My newest game involves pretending I am a researcher at the North Pole, in Antarctica, on the frozen surface of Mars. I am here to do field observations! (
Today, Hideous White Stuff fell from the sky.) I am quite alone. I keep in close contact with a battalion of fellow scientists through phone & text, but I will continue to be isolated from all human contact until the thaw...
After all, this
is the coldest December in many years. Or so we're being told.
###
RTT shared my sadness over Rob Reiner's death. "
The Princess Bride was my favorite movie growing up!" he told me. Which I kinda don't think is true, but I appreciated the solidarity.
Ichabod, the implacable social justice warrior, was sniffier.

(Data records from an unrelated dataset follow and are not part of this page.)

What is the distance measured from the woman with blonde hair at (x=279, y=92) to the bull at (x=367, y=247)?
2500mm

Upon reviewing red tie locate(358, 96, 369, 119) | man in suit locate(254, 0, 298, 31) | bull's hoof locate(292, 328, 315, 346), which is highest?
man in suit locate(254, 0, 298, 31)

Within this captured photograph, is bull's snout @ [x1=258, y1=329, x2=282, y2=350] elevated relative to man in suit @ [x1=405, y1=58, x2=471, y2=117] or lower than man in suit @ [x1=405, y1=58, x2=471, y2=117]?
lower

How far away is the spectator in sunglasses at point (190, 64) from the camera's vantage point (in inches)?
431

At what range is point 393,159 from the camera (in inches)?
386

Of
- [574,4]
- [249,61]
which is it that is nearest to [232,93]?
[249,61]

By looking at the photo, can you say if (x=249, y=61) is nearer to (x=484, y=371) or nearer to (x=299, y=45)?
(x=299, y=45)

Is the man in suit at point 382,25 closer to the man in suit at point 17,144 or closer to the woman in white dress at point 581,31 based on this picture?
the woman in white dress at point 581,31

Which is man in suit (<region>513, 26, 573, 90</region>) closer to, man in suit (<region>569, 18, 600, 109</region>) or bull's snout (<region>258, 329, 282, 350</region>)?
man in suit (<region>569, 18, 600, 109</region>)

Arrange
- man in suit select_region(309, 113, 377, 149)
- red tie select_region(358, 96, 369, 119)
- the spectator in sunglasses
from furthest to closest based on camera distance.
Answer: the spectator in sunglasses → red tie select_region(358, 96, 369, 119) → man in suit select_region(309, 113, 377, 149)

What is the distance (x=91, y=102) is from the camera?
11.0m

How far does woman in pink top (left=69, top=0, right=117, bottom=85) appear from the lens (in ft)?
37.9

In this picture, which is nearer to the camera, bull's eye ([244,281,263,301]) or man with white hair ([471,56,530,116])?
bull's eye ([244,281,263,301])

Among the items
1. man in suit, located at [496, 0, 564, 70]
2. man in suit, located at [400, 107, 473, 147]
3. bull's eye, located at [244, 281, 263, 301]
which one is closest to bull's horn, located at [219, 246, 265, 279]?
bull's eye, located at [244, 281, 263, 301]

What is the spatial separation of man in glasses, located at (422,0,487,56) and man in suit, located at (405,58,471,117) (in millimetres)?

I don’t want to yuck your yum, he texted,
and it is sad…and I get that celebrities and rich people mean more to us as a culture than pretty much anybody else besides friends and family…but there’s just so much including death that feels sadder and more tragic to me right now.(Yuck my yum??? I'm in ❤️
LUV❤️)
I tried explaining it to him.
No, I'm not
stanning. At least, I don't
think I'm stanning.
I don't feel like I
knew Rob Reiner. Though I do kinda feel like I stood next to him on an elevator once, and we exchanged pleasantries.
It's more like Reiner repped what I might call the consumate Boomer ethos. And I am a Boomer. His work
spoke to me. It was a far less personal conversation than the one I might have with, say, Fellini (
La Strada), or Joseph Losey (
The Go Between), or Truffaut (
Les quatre cents coups). Reiner didn't know anything about my soul. But he knew a lot about my circumstances.
Reiner was no auteur!
The only film of his that broke any kind of precedent was
This Is Spinal Tap, which more-or-less invented the mockumentary genre.
He had no signature visual style. Cinematically, you could call him a Steven Spielberg wannabe.
His films were often humorous, but then, he directed scripts by funny screenwriters, William Goldman, Nora Ephron. (Though, reportedly,
I'll have what she's having—the funniest line in
When Harry Met Sally—was a Reiner ad lib.)
But his films—more craft than art, as I say—were kind of like a series of dioramas in some great museum of Boomer Life.
###
Take
When Harry Met Sally..., which I watched last night.
I don't know whether Ichabod has ever seen
When Harry Met Sally... but I'm certain he would dislike it. Its basic thesis—Discuss: Men & women cannot be friends!—would not strike him as mischievous or playful at all, but as abhorrent. He would sit patiently through the closing credits and then announce,
Gender is an artificial concept. Which, of course, is true.
Attitudes change.
We are biased in favor of the attitudes that informed our youths (roughly defined as that time in our life when we first realized we could manifest our own opinions. For most people, that's the early 20s.)
But if personal growth is a goal, one realizes that the social/cultural matrix has evolved into a different thing than it was during our youth. And we change our attitudes.
Those early attitudes continue to
survive, though—even
thrive—in the music and movies we love.